I'm writing my own strcpy due to the fact that the default one in string.h only accept a const char * as a source string to copy from. I'm trying this very basic prototype (yes, the return isn't meaningful, I'm just trying things):

int copyStrings(char * dest, char * source){
    int i=0;
    while(source[i]!='\0'){
        dest[i]=source[i];
        i++;
    }
    dest[i]='\0';
    return 0;
}

and it gives me SIGSEGV, Segmentation Fault error in gdb, at the line dest[i]=source[i] , right at the first character. I'm pretty sure dest[i] isn't a string literal, so I should be able to modify it.

What am I doing wrong?

EDIT: here's the calling

int main(){
    char * str = (char*)malloc((int)sizeof(double));
    char * str2 = (char *)malloc((int)sizeof(int));
    str = "hello";
    str2 = "hey jude";
    copyStrings(str2, str);
    free(str);
    free(str2);
    return 0;
}

Answer 1

This is assigning a string literal to str2 - the very thing that you claim you aren't doing. This is actually the cause of your segfault.

str2 = "hey jude";

It also is causing a memory leak as prior to this, you malloc 'd some memory and assigned it to str2 as well. But not enough memory to hold the string.

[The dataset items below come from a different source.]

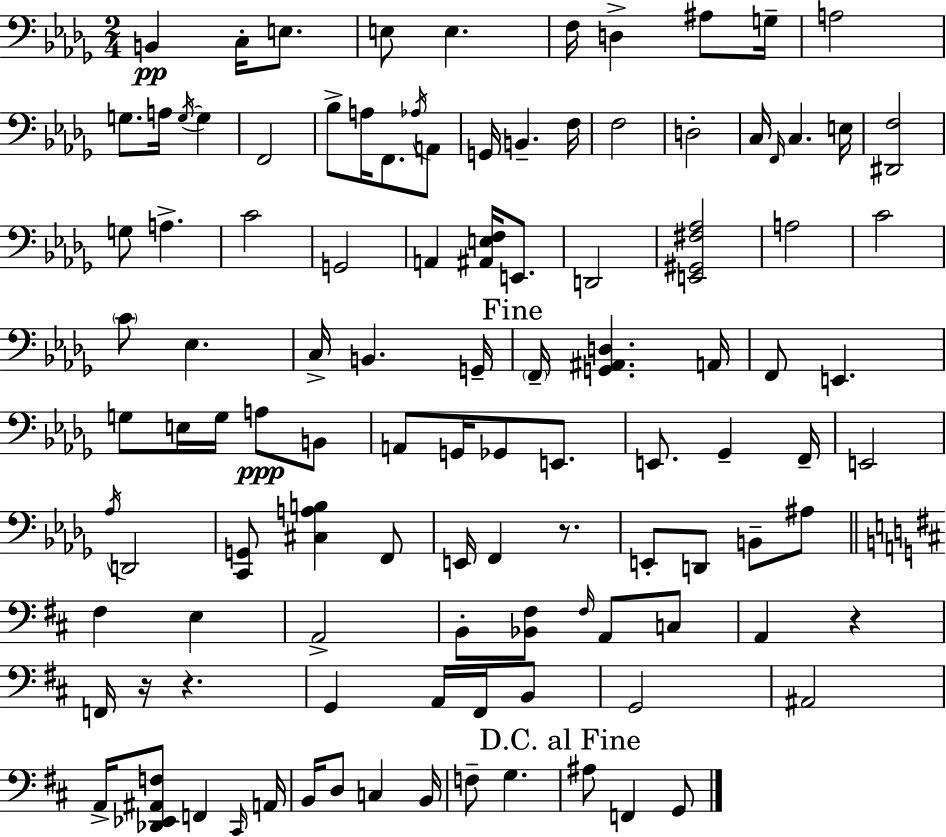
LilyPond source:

{
  \clef bass
  \numericTimeSignature
  \time 2/4
  \key bes \minor
  b,4\pp c16-. e8. | e8 e4. | f16 d4-> ais8 g16-- | a2 | \break g8. a16 \acciaccatura { g16~ }~ g4 | f,2 | bes8-> a16 f,8. \acciaccatura { aes16 } | a,8 g,16 b,4.-- | \break f16 f2 | d2-. | c16 \grace { f,16 } c4. | e16 <dis, f>2 | \break g8 a4.-> | c'2 | g,2 | a,4 <ais, e f>16 | \break e,8. d,2 | <e, gis, fis aes>2 | a2 | c'2 | \break \parenthesize c'8 ees4. | c16-> b,4. | g,16-- \mark "Fine" \parenthesize f,16-- <g, ais, d>4. | a,16 f,8 e,4. | \break g8 e16 g16 a8\ppp | b,8 a,8 g,16 ges,8 | e,8. e,8. ges,4-- | f,16-- e,2 | \break \acciaccatura { aes16 } d,2 | <c, g,>8 <cis a b>4 | f,8 e,16 f,4 | r8. e,8-. d,8 | \break b,8-- ais8 \bar "||" \break \key d \major fis4 e4 | a,2-> | b,8-. <bes, fis>8 \grace { fis16 } a,8 c8 | a,4 r4 | \break f,16 r16 r4. | g,4 a,16 fis,16 b,8 | g,2 | ais,2 | \break a,16-> <des, ees, ais, f>8 f,4 | \grace { cis,16 } a,16 b,16 d8 c4 | b,16 f8-- g4. | \mark "D.C. al Fine" ais8 f,4 | \break g,8 \bar "|."
}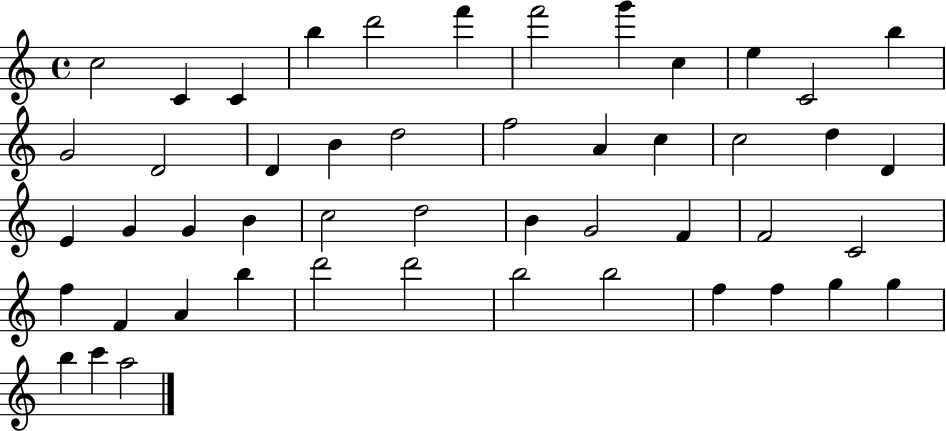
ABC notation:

X:1
T:Untitled
M:4/4
L:1/4
K:C
c2 C C b d'2 f' f'2 g' c e C2 b G2 D2 D B d2 f2 A c c2 d D E G G B c2 d2 B G2 F F2 C2 f F A b d'2 d'2 b2 b2 f f g g b c' a2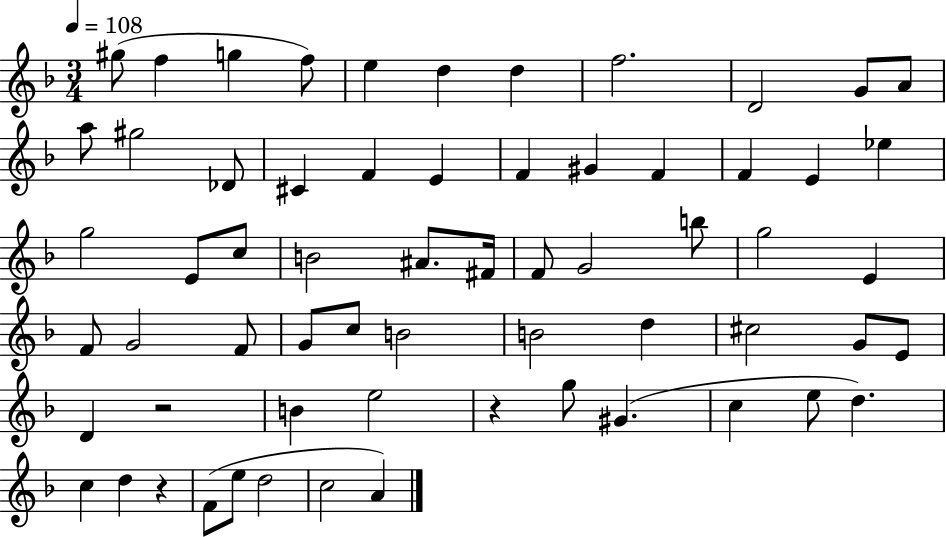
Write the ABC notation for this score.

X:1
T:Untitled
M:3/4
L:1/4
K:F
^g/2 f g f/2 e d d f2 D2 G/2 A/2 a/2 ^g2 _D/2 ^C F E F ^G F F E _e g2 E/2 c/2 B2 ^A/2 ^F/4 F/2 G2 b/2 g2 E F/2 G2 F/2 G/2 c/2 B2 B2 d ^c2 G/2 E/2 D z2 B e2 z g/2 ^G c e/2 d c d z F/2 e/2 d2 c2 A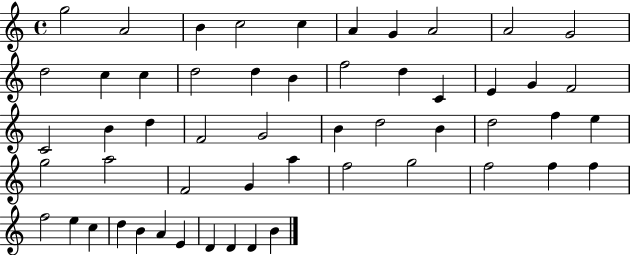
X:1
T:Untitled
M:4/4
L:1/4
K:C
g2 A2 B c2 c A G A2 A2 G2 d2 c c d2 d B f2 d C E G F2 C2 B d F2 G2 B d2 B d2 f e g2 a2 F2 G a f2 g2 f2 f f f2 e c d B A E D D D B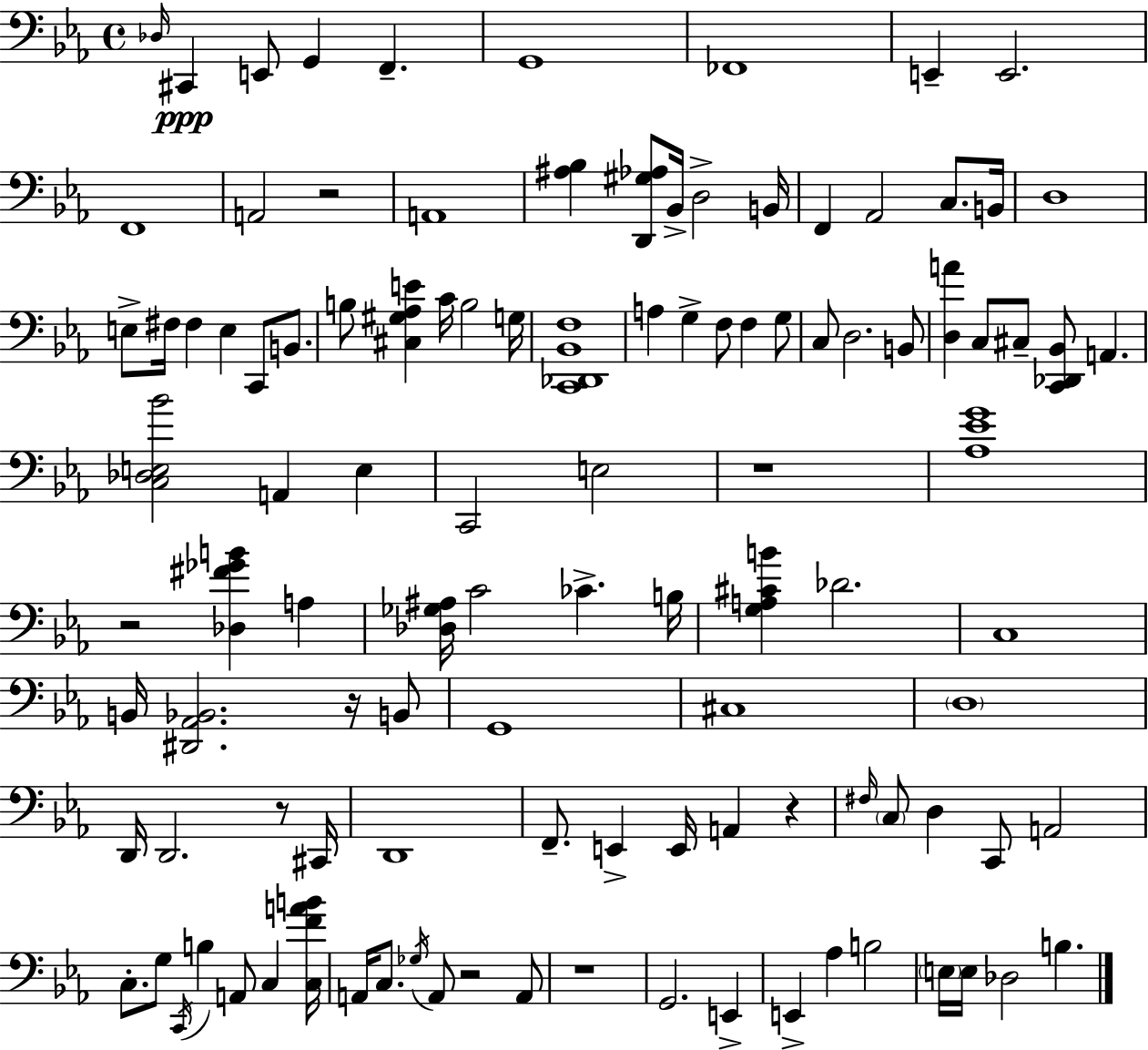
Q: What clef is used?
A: bass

Typically an int is 4 bytes and you need 9 bytes to store that string.

What you want to do is this, which allocates as many bytes as there are in the string, plus an extra one to store the \\0 terminating character at the end.

str2 = malloc(strlen("hey jude")+1);
strcpy(str2,"hey jude");

or on some systems you can use POSIX function strdup() which effectively does the job of the above in one handy function call.

str2 = strdup("hey jude");

Answer 2

Let's go at it line by line and see where it goes wrong:

int main(){
    char * str = (char*)malloc((int)sizeof(double));
    char * str2 = (char *)malloc((int)sizeof(int));
    str = "hello";
    str2 = "hey jude";
    copyStrings(str2, str);
    free(str);
    free(str2);
    return 0;
}

int main(){ - this is an improper definition of main . Should be int main(int argc, char **argv)

char * str = (char*)malloc((int)sizeof(double)); - defines str , then allocates (probably) 8 bytes of memory and assigns its address to str . malloc takes a size_t argument, so the cast (int)sizeof(double) is incorrect. Also, in C the return value of malloc should never be cast. So this line should be char * str = malloc(sizeof(double));

char * str2 = (char *)malloc((int)sizeof(int)); - all the same problems as the preceding line. Should be char *str2 = malloc(sizeof(int));

str = "hello"; - causes a memory leak, because the memory you JUST ALLOCATED two lines earlier is now irretrievably lost. You've got two options here - either don't allocate the memory when defining str or free it first. Let's do the latter:

free(str);
str = "hello";

str2 = "hey jude"; - same problem, similar solution:

free(str2);
str2 = "hey jude";

copyStrings(str2, str); - here you're telling your routine to copy the constant string "hello" over the top of the constant string "hey jude". This will work fine on some systems , but will blow up on other systems . The question is in the treatment of the constant string "hey jude". If it's stored in modifiable memory the code will work just fine. If it's stored in memory which is marked as being unmodifiable, however, it will blow up. It seems that the latter is the case on your system. To fix this you probably want to go back to the previous line and change it to

str2 = malloc(20);

That's more memory than you'll need, but it will work just fine.

free(str); - you're attempting to free the constant string "hello", which is not dynamically allocated memory. This needed to be done prior to the assignment str = "hello"; .

free(str2; - same problem as above. This needed to be done prior to the assignment str2 = "hey jude"; .

} - correct

Best of luck.